The Bishop of Antwerp received enthusiastic permission from Fr. John Caroll, American Prefect Apostolic, and Mother Bernardina was named prioress of the first American Carmel. The initial group included two of her nieces who had entered Hoogstraten in 1783—Aloysia of the Blessed Trinity (Ann Teresa Matthews) and Eleanor of St. Francis Xavier (Susana Matthews). An Englishwoman, Clare Joseph of the Sacred Heart (Frances Dickenson), from the Antwerp Carmel, was appointed subprioress.
On May 1, 1790, the group of four nuns set sail from the small island of Texel off the coast of Holland. They arrived in New York on July 2, where they docked for two days before proceeding to Norfolk, Virginia. From Norfolk a small vessel took them through Chesapeake Bay up the Potomac River to Pope’s Creek in Charles County, Maryland, arriving there on July 10, 1790. The nuns were accompanied on their voyage by Father Charles Neale and Robert Plunkett. Fr. Neale, who had been serving as confessor at the Antwerp Carmel, remained in Maryland with the nuns as their first chaplain, and after the restoration of the Society of Jesus, became the superior of the American Jesuits.
Sketch of the original Port Tobacco monastery
The nuns first occupied property owned by the Neale family at Chandler’s Hope, but it proved unsuitable. Some weeks later, Fr. Neale obtained another site about four miles from Port Tobacco. On October 15, 1790, the Feast of St. Teresa, the community was canonically established, and the Carmelite nuns began their official existence in the United States. They were the first foundation of nuns in the original thirteen colonies. The new monastery was dedicated to the Sacred Hearts of Jesus, Mary, and Joseph. Because he was in Europe to receive his episcopal ordination, Fr. Carroll was not present to welcome the nuns to America, but when he returned later in 1790 as Bishop Carroll, he took a great interest in the welfare of the community.

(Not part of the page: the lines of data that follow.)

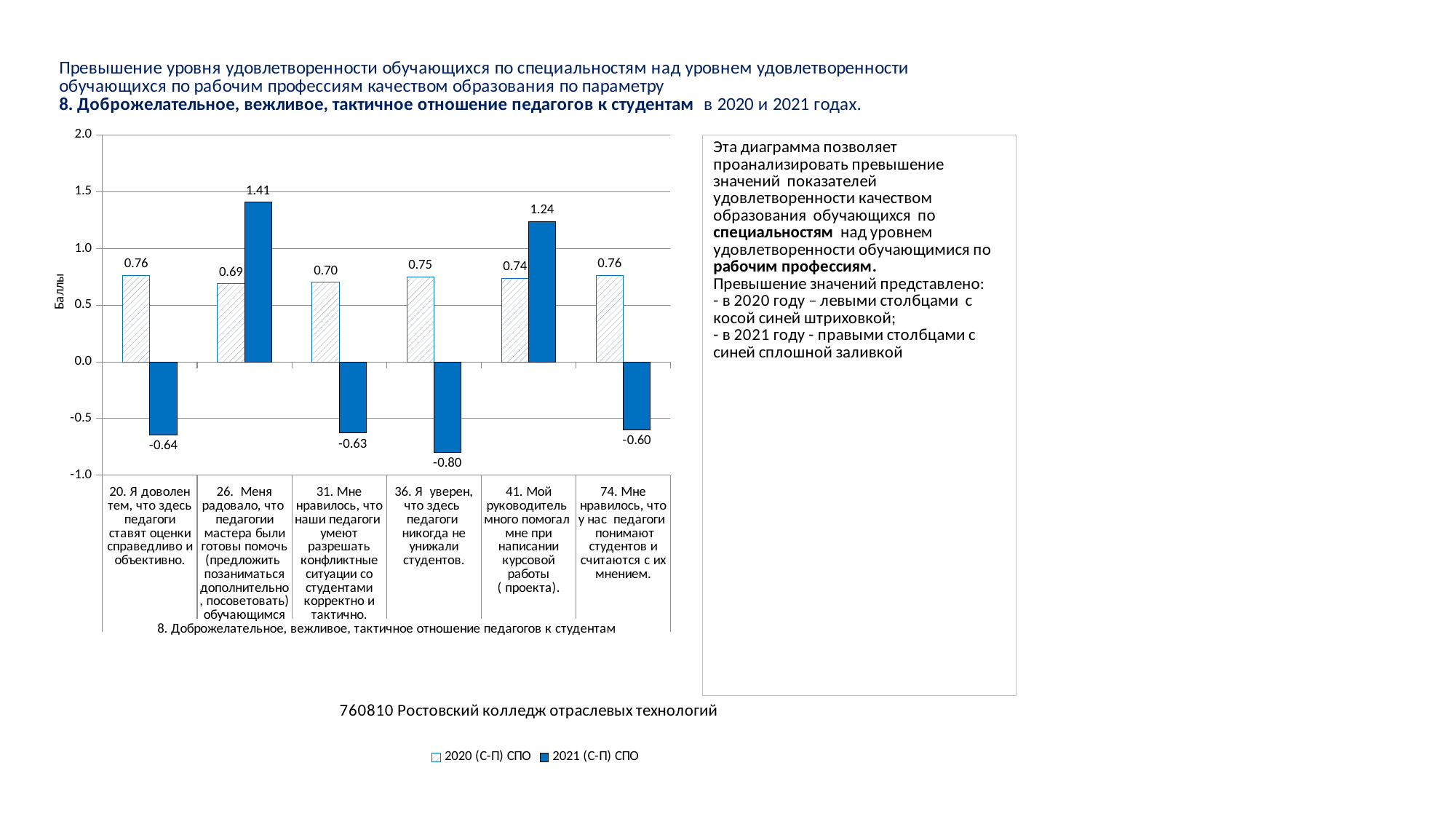
Which statement has the highest value in the 2021 (С-П) СПО series? 26. Меня радовало, что педагоги мастера были готовы помочь What is the value of the 2021 (С-П) СПО series for statement 36 ("Я уверен, что здесь педагоги никогда не унижали студентов")? -0.80 How many statements (categories) are shown on the x axis of the chart? 6 What type of chart is shown on the slide? Bar chart What is the value of the 2020 (С-П) СПО series for statement 41 ("Мой руководитель много помогал мне при написании курсовой работы")? 0.74 What is the difference between the 2021 and 2020 values for statement 41 ("Мой руководитель много помогал мне...")? 0.50 What is the label of the vertical axis of the chart? Баллы What is the value of the 2020 (С-П) СПО series for statement 36 ("Я уверен, что здесь педагоги никогда не унижали студентов")? 0.75 For statement 20 ("Я доволен тем, что здесь педагоги ставят оценки справедливо и объективно"), which series has the larger value, 2020 (С-П) СПО or 2021 (С-П) СПО? 2020 (С-П) СПО How many series does the chart legend list? 2 What is the value of the 2021 (С-П) СПО series for statement 26 ("Меня радовало, что педагоги мастера были готовы помочь...")? 1.41 Which statement has the lowest value in the 2021 (С-П) СПО series? 36. Я уверен, что здесь педагоги никогда не унижали студентов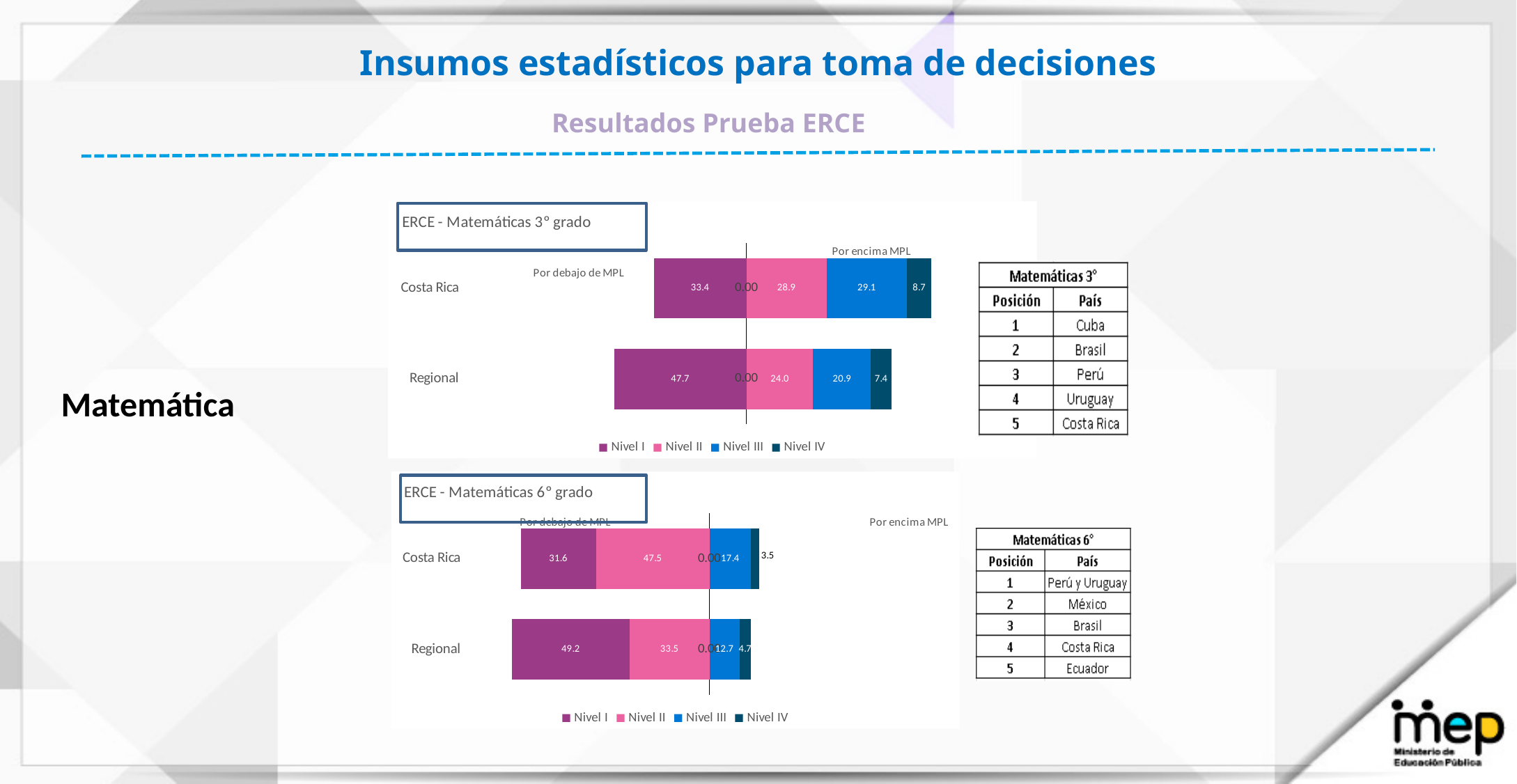
In the ERCE - Matemáticas 6° grado chart, what is the Nivel II value for Costa Rica? 47.5 In the ERCE - Matemáticas 6° grado chart, which has the larger Nivel I value, Costa Rica or Regional? Regional In the ERCE - Matemáticas 3° grado chart, what is the Nivel IV value for Regional? 7.4 In the ERCE - Matemáticas 3° grado chart, what is the total of the Regional stacked bar? 100.0 How many series does the legend of the ERCE - Matemáticas 6° grado chart list? 4 In the ERCE - Matemáticas 3° grado chart, what is the Nivel I value for Costa Rica? 33.4 What kind of chart is the ERCE - Matemáticas 6° grado chart? Stacked bar chart In the ERCE - Matemáticas 3° grado chart, what is the difference between the Nivel I values for Regional and Costa Rica? 14.3 In the ERCE - Matemáticas 6° grado chart, what is the difference between the Nivel II values for Costa Rica and Regional? 14.0 How many categories are plotted in the ERCE - Matemáticas 3° grado chart? 2 In the ERCE - Matemáticas 3° grado chart, which has the larger Nivel III value, Costa Rica or Regional? Costa Rica In the ERCE - Matemáticas 6° grado chart, what is the Nivel III value for Regional? 12.7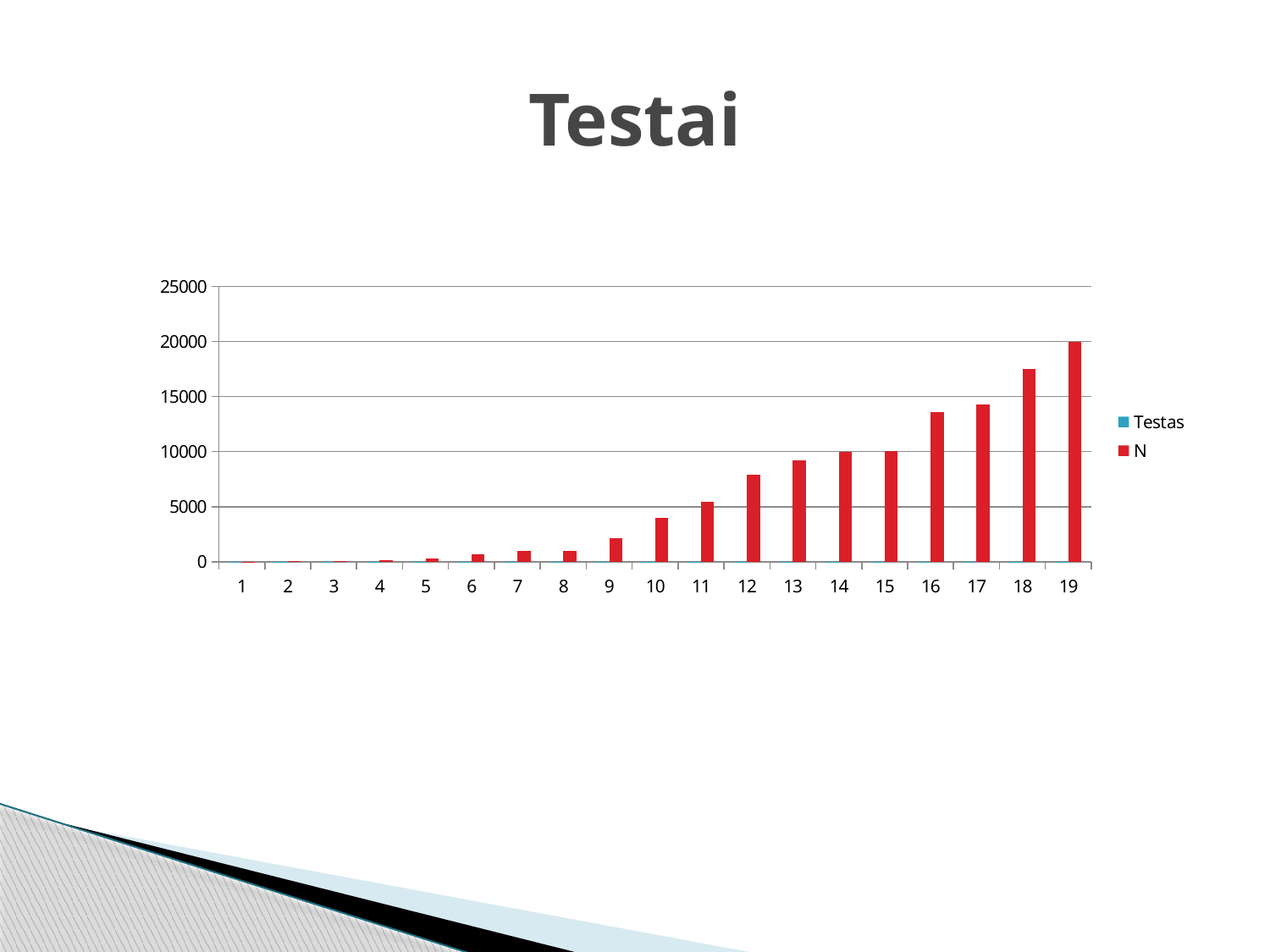
Is the value of N for category 19 greater or less than 15000? greater Is the value of N for category 16 greater or less than 10000? greater What colour are the bars for the N series? red Do the N values generally rise or fall from category 1 to category 19? rise Which is larger, the N value for category 17 or for category 13? 17 What kind of chart is shown on the slide? bar chart How many categories are shown on the x axis? 19 Which category has the highest value for the N series? 19 What is the title of the slide containing the chart? Testai Is the value of N for category 12 greater or less than 10000? less How many series does the legend list? 2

Mother Bernardina continued in office until her death in 1800 when Archbishop Carroll named Sister Clare Joseph as prioress. In the first ten years of its existence, the community had acquired eleven members. In the years that followed, however, the community suffered many hardships. Harassed by lawsuits concerning their property filed by unfriendly neighbors and financially unable to keep up the monastery so that “the rain and snow beat in on all sides,” by 1830 it was finally decided by Archbishop Whitfield that the nuns should move to Baltimore where they might obtain support by the instruction of children.
In 1830, the monastery at Port Tobacco was transferred to the City of Baltimore, and with an indult of the Holy See, the sisters conducted a girls’ academy next to the cloister for the next twenty years. The prioress, Mother Angela of St. Teresa (Mary Ann Mudd), assigned four nuns to staff the small academy, which was in a building attached to the monastery. By 1851 there were teaching sisters in the archdiocese, and the Carmelites happily terminated their school to return to the Teresian tradition of seclusion.
The great majority of subsequent Carmels in America trace their lineage back to this Baltimore Carmel. Their first foundation was made in St. Louis in 1863, which in turn made a foundation in New Orleans in 1877. The fourth Carmel in America was sent from Baltimore to Boston in 1890, which in turn sent a foundation to Philadelphia in 1902. The sixth monastery was established in 1907 in Brooklyn from Baltimore. Then in 1908 the seventh Carmel in America, the first on the Pacific Coast, was sent from Baltimore to Seattle.